Evermore's architecture is built around a single structural invariant: each unique token is stored exactly once. Every imported work is stored as a flat sequence of references to that shared vocabulary. Deduplication emerges from the design — it is not applied as a post-processing step.
A token is any discrete lexical unit — word, punctuation, markup element. Every token receives an ID. What the token means is not the database's concern.
A token's ID is its address in the layered database. Address length encodes the layer depth directly. Lookup cost is fixed regardless of corpus size.
Each can be stored, transferred, and backed up separately. The Token DB is the keystone, but all others can stand alone in their own right.
The Corpus Analysis DB and Index DB contain no data that cannot be recomputed from the Corpus DB at any time. They can be deleted and regenerated without any loss.
The system is organized around eight purpose-built databases and a single processing component. Each has a specific, non-overlapping role.
The vocabulary. Maps token IDs to (token string, profile ID) pairs. Every other database references it. This is the compatibility surface — two Corpus DBs built against the same Token DB are directly interchangeable.
A partial Token DB containing only the tokens not present in a referenced stable base. Enables self-contained corpus bundles without retransmitting vocabulary the recipient already holds.
The works as compressed token ID sequences. Pure content — no raw text, no bibliographic metadata. Each work is a flat byte stream of variable-width token IDs in source order.
The library catalog. Bibliographic data, provenance, storage statistics, and image position records for reconstruction. Queryable entirely independently of the Token DB and Corpus DB.
Content-addressed binary store for images, keyed by SHA-256 hash. Works imported without image processing have no entries here — a valid and non-corrupt state.
Derived entirely post-import by running analysis operations over the Corpus DB. Frequency counters, neighbor maps, and future analysis outputs.

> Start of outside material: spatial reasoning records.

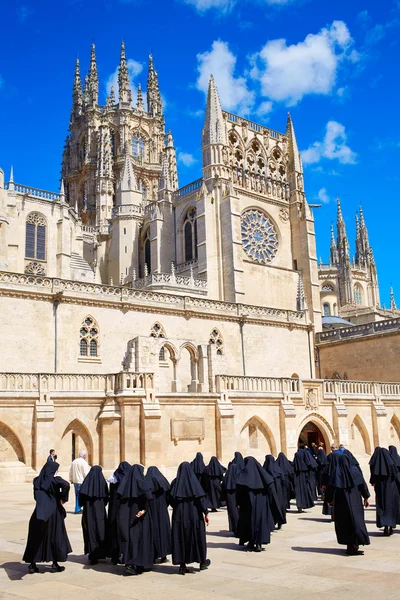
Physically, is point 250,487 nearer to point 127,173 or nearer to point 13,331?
point 13,331

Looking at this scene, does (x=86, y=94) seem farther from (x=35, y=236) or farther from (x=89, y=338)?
(x=89, y=338)

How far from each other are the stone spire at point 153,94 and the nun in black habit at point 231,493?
60.4m

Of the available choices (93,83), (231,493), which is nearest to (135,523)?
(231,493)

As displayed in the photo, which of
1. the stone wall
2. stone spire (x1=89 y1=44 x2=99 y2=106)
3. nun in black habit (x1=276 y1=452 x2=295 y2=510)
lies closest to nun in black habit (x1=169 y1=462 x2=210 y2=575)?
nun in black habit (x1=276 y1=452 x2=295 y2=510)

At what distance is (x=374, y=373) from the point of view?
35562 millimetres

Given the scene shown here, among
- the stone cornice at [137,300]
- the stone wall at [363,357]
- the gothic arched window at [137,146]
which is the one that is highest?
the gothic arched window at [137,146]

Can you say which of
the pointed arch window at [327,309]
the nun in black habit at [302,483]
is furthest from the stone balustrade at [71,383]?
the pointed arch window at [327,309]

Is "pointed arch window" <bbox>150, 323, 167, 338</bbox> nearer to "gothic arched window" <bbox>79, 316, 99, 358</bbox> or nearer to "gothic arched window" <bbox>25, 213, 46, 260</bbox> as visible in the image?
"gothic arched window" <bbox>79, 316, 99, 358</bbox>

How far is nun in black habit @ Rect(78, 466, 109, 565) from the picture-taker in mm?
8914

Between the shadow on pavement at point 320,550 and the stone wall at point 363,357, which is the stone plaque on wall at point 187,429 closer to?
the shadow on pavement at point 320,550

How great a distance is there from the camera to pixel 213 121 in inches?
1667

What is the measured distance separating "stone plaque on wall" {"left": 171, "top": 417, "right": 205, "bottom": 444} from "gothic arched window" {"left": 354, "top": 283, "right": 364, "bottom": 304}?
54.0m

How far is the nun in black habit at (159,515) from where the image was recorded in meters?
8.81

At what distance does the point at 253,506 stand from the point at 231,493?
2093 mm
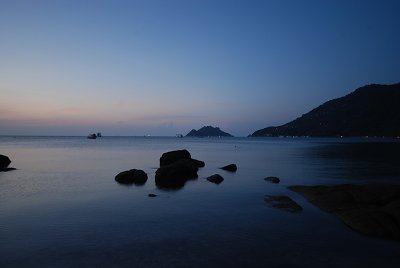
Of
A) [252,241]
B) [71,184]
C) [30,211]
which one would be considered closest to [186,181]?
[71,184]

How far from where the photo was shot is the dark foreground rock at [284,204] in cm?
2080

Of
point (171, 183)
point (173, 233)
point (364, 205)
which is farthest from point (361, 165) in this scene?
point (173, 233)

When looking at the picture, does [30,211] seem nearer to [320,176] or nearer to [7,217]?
[7,217]

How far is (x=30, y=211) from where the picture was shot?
21234 mm

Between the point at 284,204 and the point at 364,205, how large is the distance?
4.75 m

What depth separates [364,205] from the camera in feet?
64.3

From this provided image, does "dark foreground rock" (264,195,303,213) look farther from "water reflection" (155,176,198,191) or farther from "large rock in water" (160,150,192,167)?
"large rock in water" (160,150,192,167)

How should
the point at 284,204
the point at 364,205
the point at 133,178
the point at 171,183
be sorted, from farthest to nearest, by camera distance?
the point at 133,178
the point at 171,183
the point at 284,204
the point at 364,205

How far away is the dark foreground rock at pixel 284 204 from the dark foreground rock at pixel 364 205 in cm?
151

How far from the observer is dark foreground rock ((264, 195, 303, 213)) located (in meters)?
20.8

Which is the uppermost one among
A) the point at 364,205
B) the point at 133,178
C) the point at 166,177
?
the point at 166,177

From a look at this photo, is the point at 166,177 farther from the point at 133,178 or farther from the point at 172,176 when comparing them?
the point at 133,178

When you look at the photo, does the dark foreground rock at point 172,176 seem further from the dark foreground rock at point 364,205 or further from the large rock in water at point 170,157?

A semantic byproduct of the import architecture.
Inverted index mapping token IDs to locations across the corpus, enabling phrase search and prefix queries. Generated post-import, regenerable at any time, and optional for archival use.
Tracks every document's in-flight state during import. The recovery record for the pipeline. Not backed up, not bundled. An empty Working DB after a successful import is the normal state.
Evermore's addressing scheme — SMA — achieves near-theoretical maximum information density over a 255-symbol alphabet. By reserving exactly one byte value (0xFF) as an out-of-band stream terminator, SMA uses 255 content slots per table out of 256 — losing a mere 0.07% of the Shannon limit.
IDs are variable-width: a single byte addresses the first 255 tokens, two bytes the next 65,280, three bytes the next 16.7 million. At Zipfian corpus scale, the highest-frequency tokens receive the shortest IDs — compound compression that concentrates savings on exactly the most referenced vocabulary.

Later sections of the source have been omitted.